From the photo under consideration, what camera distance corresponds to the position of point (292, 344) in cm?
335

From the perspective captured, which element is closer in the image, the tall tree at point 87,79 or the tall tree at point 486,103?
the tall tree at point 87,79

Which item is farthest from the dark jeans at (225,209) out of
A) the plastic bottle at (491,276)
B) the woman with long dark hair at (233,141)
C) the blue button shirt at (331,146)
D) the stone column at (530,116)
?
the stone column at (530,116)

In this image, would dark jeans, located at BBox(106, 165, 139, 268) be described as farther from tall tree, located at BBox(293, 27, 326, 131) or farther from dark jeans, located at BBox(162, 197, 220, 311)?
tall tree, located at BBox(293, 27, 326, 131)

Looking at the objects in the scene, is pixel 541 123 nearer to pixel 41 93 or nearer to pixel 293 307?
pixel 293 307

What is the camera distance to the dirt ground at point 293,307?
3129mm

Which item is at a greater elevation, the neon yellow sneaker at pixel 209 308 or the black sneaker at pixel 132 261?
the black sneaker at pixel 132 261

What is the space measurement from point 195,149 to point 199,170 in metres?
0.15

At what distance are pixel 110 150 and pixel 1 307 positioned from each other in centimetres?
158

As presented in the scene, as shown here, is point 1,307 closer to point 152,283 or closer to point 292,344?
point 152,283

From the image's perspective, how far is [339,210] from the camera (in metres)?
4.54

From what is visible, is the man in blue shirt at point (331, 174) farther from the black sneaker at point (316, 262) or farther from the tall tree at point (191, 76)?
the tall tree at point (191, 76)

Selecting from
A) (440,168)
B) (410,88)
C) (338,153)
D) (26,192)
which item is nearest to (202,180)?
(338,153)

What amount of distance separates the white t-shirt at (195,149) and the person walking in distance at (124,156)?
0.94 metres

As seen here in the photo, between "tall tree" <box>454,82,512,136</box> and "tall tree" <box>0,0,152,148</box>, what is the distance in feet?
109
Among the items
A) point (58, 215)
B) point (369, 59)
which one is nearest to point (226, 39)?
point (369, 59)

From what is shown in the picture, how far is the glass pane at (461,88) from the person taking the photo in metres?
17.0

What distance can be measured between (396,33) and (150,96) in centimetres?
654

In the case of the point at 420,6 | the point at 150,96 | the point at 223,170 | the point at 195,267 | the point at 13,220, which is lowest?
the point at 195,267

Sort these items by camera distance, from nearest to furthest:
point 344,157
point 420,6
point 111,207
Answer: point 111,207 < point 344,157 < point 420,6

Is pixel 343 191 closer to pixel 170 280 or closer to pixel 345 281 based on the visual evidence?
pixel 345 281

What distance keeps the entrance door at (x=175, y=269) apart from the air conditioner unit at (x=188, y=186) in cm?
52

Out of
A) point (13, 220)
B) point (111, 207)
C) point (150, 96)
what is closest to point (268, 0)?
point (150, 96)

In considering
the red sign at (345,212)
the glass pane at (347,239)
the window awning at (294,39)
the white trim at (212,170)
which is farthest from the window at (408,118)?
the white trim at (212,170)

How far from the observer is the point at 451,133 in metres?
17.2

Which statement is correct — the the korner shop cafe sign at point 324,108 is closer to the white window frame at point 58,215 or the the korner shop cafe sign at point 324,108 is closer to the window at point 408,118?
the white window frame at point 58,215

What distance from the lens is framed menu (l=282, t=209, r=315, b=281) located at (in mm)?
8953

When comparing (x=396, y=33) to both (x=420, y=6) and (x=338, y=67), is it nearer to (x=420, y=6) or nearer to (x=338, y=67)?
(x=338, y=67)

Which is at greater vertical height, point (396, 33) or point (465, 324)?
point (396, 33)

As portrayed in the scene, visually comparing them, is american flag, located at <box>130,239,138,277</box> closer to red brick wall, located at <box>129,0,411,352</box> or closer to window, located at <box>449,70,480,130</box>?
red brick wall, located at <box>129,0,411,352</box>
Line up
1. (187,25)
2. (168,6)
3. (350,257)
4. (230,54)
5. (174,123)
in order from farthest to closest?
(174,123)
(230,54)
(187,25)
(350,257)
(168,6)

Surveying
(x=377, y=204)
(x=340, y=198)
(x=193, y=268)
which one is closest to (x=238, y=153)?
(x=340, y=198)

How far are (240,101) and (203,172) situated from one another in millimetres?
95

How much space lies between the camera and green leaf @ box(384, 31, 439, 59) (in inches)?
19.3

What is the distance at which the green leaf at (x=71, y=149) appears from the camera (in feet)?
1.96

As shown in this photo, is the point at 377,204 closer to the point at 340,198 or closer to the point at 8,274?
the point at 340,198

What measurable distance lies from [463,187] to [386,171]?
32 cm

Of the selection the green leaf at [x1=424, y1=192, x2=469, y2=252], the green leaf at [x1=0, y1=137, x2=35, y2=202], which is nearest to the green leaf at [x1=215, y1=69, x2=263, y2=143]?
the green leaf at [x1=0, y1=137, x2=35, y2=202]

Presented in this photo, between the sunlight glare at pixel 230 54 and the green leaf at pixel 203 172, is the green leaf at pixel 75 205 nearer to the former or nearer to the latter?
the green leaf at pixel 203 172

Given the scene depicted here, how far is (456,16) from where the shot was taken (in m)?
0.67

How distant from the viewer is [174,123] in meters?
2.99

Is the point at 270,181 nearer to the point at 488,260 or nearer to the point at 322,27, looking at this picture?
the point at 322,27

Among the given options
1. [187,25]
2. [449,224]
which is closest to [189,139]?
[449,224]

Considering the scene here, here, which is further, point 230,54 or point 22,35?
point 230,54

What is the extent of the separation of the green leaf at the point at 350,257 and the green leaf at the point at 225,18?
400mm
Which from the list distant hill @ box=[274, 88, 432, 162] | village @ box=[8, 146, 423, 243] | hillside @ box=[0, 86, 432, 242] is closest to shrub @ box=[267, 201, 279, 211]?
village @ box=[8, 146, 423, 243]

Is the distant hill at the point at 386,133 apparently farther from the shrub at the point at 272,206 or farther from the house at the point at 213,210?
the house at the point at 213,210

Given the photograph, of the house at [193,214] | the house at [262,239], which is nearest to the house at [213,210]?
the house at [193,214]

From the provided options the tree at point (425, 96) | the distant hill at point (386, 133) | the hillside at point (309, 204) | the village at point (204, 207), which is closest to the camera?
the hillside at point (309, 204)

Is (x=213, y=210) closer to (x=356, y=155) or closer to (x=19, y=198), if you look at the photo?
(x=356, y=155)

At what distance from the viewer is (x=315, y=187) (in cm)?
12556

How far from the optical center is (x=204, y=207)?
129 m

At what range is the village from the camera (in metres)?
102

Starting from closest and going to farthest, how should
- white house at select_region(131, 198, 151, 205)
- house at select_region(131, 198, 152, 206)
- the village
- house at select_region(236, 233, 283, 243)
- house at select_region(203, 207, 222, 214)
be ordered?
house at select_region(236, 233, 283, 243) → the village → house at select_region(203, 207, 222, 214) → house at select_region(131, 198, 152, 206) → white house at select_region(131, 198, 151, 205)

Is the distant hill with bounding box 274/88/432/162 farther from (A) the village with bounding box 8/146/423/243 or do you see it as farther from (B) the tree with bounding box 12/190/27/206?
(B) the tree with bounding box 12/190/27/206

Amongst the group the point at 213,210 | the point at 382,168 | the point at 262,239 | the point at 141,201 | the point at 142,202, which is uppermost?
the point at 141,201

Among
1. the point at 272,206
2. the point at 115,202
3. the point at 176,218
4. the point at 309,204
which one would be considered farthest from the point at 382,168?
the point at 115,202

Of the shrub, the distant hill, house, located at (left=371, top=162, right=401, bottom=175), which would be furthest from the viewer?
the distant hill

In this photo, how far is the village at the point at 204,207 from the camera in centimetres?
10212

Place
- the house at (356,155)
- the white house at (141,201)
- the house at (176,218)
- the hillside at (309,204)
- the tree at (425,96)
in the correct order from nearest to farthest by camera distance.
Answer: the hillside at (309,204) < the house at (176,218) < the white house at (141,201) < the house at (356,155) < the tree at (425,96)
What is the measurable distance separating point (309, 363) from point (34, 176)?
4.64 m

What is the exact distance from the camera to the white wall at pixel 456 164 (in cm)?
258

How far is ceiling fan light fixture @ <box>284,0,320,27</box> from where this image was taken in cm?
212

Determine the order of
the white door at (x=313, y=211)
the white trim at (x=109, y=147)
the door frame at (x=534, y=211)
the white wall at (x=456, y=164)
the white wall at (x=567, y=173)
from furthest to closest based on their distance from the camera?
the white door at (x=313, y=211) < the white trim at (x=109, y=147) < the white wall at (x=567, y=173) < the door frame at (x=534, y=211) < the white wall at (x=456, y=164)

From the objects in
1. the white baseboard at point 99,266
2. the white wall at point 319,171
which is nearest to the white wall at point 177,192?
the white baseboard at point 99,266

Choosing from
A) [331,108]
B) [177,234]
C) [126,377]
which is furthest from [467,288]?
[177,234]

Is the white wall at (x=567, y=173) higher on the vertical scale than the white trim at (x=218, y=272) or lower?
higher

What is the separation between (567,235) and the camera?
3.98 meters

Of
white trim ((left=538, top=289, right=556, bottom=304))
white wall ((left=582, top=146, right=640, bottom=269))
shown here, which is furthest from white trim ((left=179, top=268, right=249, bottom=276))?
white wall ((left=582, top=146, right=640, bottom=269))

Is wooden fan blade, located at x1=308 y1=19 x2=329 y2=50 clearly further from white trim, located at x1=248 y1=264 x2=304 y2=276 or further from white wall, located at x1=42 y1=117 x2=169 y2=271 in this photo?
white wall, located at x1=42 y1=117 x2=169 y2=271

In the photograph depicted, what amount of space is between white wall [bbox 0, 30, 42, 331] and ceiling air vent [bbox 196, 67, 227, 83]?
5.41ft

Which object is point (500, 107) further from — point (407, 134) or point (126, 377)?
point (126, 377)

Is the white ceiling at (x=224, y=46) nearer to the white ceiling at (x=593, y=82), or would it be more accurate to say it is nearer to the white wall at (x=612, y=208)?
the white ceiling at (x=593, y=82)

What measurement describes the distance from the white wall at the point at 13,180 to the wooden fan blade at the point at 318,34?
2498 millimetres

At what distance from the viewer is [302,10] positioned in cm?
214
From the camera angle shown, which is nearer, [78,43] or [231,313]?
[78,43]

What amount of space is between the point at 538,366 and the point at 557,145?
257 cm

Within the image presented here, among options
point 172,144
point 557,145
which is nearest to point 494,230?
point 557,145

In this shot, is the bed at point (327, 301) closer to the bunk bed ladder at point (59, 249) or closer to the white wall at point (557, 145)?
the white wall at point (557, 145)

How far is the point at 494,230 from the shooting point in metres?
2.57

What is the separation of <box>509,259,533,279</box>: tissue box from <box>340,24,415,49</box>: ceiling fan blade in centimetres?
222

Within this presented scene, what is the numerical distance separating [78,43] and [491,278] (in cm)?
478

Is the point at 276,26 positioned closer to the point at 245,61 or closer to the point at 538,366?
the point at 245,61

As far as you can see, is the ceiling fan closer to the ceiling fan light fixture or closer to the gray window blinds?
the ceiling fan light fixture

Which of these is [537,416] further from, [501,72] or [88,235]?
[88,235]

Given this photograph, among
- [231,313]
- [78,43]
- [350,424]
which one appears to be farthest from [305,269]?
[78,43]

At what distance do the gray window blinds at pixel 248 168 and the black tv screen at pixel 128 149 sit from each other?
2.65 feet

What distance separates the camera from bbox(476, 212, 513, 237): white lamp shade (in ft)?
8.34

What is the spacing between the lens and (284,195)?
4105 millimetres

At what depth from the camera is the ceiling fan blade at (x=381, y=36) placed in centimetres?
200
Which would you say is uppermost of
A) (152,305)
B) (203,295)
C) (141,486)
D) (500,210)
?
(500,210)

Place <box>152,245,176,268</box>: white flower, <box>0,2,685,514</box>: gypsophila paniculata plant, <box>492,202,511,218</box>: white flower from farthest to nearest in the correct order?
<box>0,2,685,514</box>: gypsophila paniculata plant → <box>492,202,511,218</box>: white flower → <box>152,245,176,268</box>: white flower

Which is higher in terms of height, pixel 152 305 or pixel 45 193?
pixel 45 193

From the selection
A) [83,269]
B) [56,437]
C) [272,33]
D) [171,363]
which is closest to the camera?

-----

* Short exercise: Quote, word for word, everything from the start of the data above down to the line that contains "0.94 metres", including both the first and last lines.

* Result:
From the photo under consideration, what camera distance corresponds to the position of point (292, 344) in cm?
335

From the perspective captured, which element is closer in the image, the tall tree at point 87,79 or the tall tree at point 486,103?
the tall tree at point 87,79

Which item is farthest from the dark jeans at (225,209) out of
A) the plastic bottle at (491,276)
B) the woman with long dark hair at (233,141)
C) the blue button shirt at (331,146)
D) the stone column at (530,116)
?
the stone column at (530,116)

In this image, would dark jeans, located at BBox(106, 165, 139, 268) be described as farther from tall tree, located at BBox(293, 27, 326, 131) or farther from dark jeans, located at BBox(162, 197, 220, 311)?
tall tree, located at BBox(293, 27, 326, 131)

Looking at the objects in the scene, is pixel 541 123 nearer to pixel 41 93 or nearer to pixel 293 307?
pixel 293 307

What is the camera distance to the dirt ground at point 293,307?
3129mm

Which item is at a greater elevation, the neon yellow sneaker at pixel 209 308 or the black sneaker at pixel 132 261?
the black sneaker at pixel 132 261

What is the space measurement from point 195,149 to point 199,170 in metres?
0.15

At what distance are pixel 110 150 and pixel 1 307 positioned from each other in centimetres?
158

As presented in the scene, as shown here, is point 1,307 closer to point 152,283 or closer to point 292,344?
point 152,283

From the image's perspective, how far is [339,210] from the camera (in metres)?
4.54

From what is visible, is the man in blue shirt at point (331, 174) farther from the black sneaker at point (316, 262) or farther from the tall tree at point (191, 76)?
the tall tree at point (191, 76)

Selecting from
A) (440,168)
B) (410,88)
C) (338,153)
D) (26,192)
which item is nearest to (202,180)?
(338,153)

What amount of distance separates the white t-shirt at (195,149) and the person walking in distance at (124,156)?
0.94 metres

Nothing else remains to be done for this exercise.